Saturnin continued as if the man had not reacted at all. “We draw cards. Highest wins. I win, I get that smart hunting rifle he carries. And…” he waved his hand in the air as if thinking. “His watch. Then he leaves, and never comes back to my forest. He wins, we have coffee together and part as friends. I’ll even give him this.” Saturnin held up a carved ivory elephant, small enough to fit in the palm of his hand, but even Tomé could tell that it was worth a great deal. What looked like tiny diamonds flashed in its eyes.
Even the forest seemed silent now. The pan of rice and beans boiled on, forgotten.
Saturnin tilted his head. “What does he say?” His hand drifted to his belt and the pistol holstered there.
Tomé glanced at Nouradine, who was watching the proceedings with a carefully neutral expression, his hatred and fear of Saturnin well concealed.
After the translation the South African scowled, but Alban was clearly urging him to accept, knowing that to decline would almost certainly be suicide. And the man was staring avidly at the ivory elephant. Its significance would not be lost on him.
Slowly the South African nodded, and Saturnin beamed. He drew a battered deck of cards from his trouser pocket and shuffled them slowly. Behind him his men watched Tomé’s gang, hands on their weapons.
Saturnin held out the deck and, eyes fixed on the South African, drew the top card. The King of Clubs. Tomé heard Nouradine curse under his breath.
The South African went as pale as the ivory elephant he now looked unlikely to win. His hand trembling slightly, he teased a card from the middle of the deck, held it up. The King of Diamonds. Silence thundered through the camp.
Saturnin kept smiling. “Well,” he said, “I’m a good sport. Since you are my guest, let’s say you won.” He sat cross-legged on the ground in front of the South African, while once again his words were translated. The white man sagged in relief.
Saturnin held out his hand and one of his men placed a metal flask in it. He unscrewed the top and poured out a measure of thick brown coffee. He drank. Then he passed it to the South African. The white man grimaced at the bitter taste, but then smiled and nodded as he returned the empty cup. Saturnin tossed the ivory elephant into the man’s lap.
“You have to understand,” Saturnin said, eyes locked with the South African’s, “that life – real life – is all about give and take. You can’t take without giving, and you can’t give without taking. Because the same spirit connects us all. The Spirit of All Things. As water links the rivers and the land and the sky together, so the Spirit flows between all living creatures. Sometimes it pools in places, to form great lakes. Like here.” He motioned to the forest around them. “Take something without giving, and we are all poorer for it. Understand that, and you understand everything.”
He pointed to the small carved elephant in the South African’s hand. “I always find my elephants, because I know how to give back to the Spirit. And the Spirit is always watching.”
And then Saturnin stood, turned, and walked silently out of the camp and into the darkness of the forest. His men followed, as shadows.
Tomé watched the forest while the camp slept. Pistol in hand he stared into the trees, listening for any sign of Saturnin or his men, or rangers, or the predators of the forest. He had volunteered for the watch.

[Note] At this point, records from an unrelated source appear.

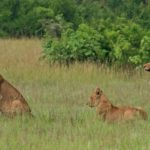 Lion-Tracking-Safari
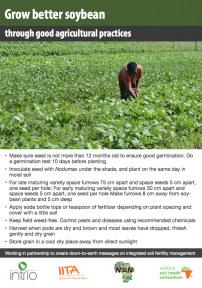 Soybean poster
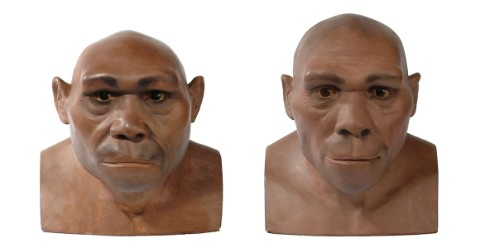 Two reconstructions of Homo erectus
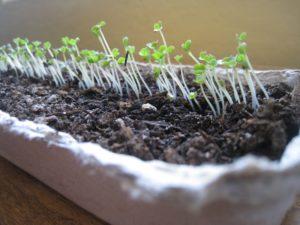 Салат рассадой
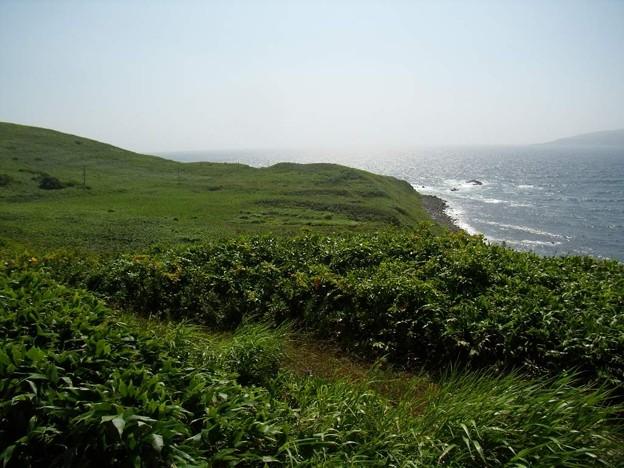 写真: 8_11焼尻島西の端の海岸02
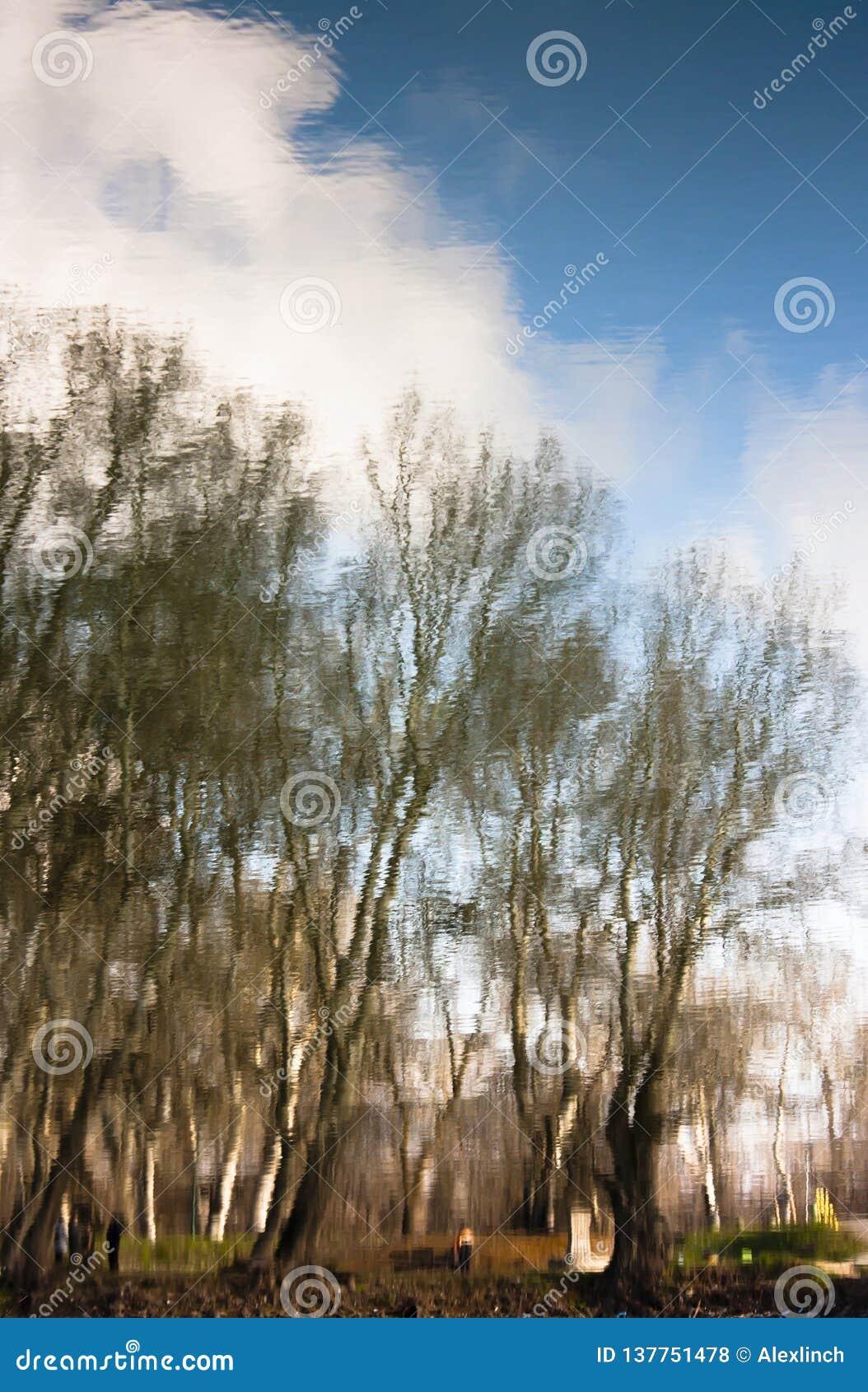 La naturaleza borrosa, árboles del parque reflejó en aguas de río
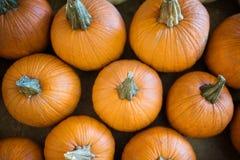 Zucche arancio di caduta immagine stock libera da diritti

He wouldn’t have been able to sleep anyway.
He was certain Saturnin was out there. Sometimes he thought he could hear faint singing, as of men voicing a hymn together. Tomorrow he would make the case to Nouradine to give up the hunt – Saturnin was too unpredictable, too much of a risk. No hunt was worth dying over.
Movement made him turn, pistol raised. At the edge of the camp, Alban waved his hand nervously, pointing with the other off into the trees. “Need to shit,” he mouthed. Tomé nodded and turned away.
It was only when the translator had been gone for half an hour that Tomé realised that he had been carrying his rucksack.
Tomé jerked awake, snatching his gun from its place by his makeshift pillow and tearing through the cloth of his battered old tent in his rush to get out. Everyone was shouting, the ground trembling.
At first he thought it must be Saturnin returned, but as he emerged into the pale morning light he saw a forest elephant charging through the camp, a huge white bull with prominent tusks, panicked or enraged.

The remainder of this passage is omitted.